- **Short task**:
Copy the data below character for character, from its first line through the line containing "point (69, 127) <".
# # #
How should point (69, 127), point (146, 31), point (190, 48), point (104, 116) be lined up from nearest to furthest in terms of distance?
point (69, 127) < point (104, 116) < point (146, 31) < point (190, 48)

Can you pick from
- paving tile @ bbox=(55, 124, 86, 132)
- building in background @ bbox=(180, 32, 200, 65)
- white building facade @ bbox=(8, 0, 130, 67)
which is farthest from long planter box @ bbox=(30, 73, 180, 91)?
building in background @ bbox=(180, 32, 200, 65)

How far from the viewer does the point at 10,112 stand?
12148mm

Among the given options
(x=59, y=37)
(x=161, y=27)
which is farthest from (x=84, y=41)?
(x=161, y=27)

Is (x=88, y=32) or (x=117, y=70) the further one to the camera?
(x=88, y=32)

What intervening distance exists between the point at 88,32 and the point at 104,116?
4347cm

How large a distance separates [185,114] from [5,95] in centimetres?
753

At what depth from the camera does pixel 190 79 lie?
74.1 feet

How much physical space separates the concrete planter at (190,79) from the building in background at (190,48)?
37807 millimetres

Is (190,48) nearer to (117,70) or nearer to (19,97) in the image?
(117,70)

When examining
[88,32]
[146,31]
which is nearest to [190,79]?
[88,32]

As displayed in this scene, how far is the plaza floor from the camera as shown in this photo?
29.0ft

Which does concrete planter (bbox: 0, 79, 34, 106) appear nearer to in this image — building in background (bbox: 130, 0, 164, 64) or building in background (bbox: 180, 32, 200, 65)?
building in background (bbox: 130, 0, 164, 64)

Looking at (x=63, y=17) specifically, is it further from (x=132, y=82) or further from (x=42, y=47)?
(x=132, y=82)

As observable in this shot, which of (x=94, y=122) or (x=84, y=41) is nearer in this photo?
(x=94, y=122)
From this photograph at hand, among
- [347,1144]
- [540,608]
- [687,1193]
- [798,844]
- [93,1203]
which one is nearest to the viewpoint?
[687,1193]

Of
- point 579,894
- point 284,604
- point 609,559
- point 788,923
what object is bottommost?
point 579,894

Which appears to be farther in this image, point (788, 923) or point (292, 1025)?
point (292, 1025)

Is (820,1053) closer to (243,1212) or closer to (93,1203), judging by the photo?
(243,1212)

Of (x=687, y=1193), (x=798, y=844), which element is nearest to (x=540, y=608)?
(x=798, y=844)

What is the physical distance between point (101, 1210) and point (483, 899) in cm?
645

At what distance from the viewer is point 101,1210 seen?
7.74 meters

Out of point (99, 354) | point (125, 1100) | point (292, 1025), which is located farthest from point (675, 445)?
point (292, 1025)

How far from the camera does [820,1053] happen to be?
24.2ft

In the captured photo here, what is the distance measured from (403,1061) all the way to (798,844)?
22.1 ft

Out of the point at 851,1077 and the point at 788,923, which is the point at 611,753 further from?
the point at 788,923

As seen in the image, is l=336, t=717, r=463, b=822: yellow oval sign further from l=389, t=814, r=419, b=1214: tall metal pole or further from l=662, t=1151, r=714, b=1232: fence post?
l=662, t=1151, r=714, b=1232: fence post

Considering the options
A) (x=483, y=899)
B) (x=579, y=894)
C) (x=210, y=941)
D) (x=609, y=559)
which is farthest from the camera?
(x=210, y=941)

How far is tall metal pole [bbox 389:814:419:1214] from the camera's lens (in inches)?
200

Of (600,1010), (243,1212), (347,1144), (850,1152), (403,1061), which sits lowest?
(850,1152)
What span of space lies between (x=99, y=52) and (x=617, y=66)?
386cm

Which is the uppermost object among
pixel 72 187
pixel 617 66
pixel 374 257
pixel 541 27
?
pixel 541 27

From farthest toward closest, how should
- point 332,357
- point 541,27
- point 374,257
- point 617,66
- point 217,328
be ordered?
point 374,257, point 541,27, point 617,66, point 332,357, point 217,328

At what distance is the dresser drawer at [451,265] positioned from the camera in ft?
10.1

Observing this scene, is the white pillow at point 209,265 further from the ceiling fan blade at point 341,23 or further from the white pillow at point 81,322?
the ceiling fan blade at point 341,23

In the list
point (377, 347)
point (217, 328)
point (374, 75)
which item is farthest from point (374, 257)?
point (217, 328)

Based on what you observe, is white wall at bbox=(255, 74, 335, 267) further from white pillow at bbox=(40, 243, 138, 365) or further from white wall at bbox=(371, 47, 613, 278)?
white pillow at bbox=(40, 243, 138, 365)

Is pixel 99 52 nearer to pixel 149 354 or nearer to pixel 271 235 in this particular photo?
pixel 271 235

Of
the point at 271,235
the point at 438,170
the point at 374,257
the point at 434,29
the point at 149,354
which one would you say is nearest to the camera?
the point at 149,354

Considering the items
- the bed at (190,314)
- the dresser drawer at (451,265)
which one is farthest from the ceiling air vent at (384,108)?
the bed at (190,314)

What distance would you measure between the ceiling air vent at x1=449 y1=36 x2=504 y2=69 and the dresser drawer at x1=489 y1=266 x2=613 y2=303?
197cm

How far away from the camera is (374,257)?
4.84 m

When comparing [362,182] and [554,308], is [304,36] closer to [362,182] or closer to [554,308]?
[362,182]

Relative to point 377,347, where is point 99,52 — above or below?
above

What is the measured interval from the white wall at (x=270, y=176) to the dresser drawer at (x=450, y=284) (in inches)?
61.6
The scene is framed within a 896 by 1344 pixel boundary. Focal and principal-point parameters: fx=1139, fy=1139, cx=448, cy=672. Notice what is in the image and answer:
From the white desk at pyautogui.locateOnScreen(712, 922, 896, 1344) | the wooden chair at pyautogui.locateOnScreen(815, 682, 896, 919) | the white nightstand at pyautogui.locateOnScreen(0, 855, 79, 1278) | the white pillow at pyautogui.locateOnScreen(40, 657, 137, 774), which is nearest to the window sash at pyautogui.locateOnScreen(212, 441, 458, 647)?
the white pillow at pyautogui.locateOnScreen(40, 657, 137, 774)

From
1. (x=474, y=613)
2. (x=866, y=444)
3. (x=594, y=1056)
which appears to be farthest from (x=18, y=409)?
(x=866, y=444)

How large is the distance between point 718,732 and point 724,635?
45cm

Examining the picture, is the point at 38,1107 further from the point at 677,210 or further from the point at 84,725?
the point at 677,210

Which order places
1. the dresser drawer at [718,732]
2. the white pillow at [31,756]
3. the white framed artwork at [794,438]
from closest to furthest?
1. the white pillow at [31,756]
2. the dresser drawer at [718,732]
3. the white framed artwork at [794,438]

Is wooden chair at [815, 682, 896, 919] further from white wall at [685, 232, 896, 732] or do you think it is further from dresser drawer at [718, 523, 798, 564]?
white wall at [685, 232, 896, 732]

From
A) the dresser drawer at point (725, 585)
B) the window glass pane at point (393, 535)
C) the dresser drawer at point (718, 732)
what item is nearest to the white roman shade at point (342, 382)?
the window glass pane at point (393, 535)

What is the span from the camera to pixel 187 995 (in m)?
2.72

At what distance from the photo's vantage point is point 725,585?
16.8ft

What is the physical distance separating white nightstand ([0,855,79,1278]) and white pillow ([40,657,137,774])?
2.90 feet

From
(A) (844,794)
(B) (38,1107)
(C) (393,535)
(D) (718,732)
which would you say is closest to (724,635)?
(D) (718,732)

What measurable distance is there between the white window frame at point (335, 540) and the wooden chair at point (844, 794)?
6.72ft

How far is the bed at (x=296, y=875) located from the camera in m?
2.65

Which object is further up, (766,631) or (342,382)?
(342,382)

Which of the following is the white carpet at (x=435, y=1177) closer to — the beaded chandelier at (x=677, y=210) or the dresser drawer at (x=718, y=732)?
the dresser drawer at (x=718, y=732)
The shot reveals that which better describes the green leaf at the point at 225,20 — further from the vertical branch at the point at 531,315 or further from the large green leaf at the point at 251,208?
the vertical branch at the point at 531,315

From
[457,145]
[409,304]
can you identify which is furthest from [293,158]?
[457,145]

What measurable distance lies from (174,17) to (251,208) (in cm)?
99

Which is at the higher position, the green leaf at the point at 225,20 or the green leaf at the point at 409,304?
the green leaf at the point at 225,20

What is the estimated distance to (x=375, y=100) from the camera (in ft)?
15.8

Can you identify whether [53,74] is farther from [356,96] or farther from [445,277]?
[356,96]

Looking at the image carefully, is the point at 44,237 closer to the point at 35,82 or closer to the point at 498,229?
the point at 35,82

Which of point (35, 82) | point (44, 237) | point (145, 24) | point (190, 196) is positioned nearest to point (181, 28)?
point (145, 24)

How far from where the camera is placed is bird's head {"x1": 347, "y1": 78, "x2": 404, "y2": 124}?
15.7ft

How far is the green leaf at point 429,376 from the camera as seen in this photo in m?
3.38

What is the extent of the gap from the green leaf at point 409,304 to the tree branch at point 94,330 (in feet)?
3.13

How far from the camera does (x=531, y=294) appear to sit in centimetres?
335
# # #
- **Result of this exercise**:
How should point (69, 127), point (146, 31), point (190, 48), point (104, 116) be lined up from nearest to furthest in terms of distance?
point (69, 127) < point (104, 116) < point (146, 31) < point (190, 48)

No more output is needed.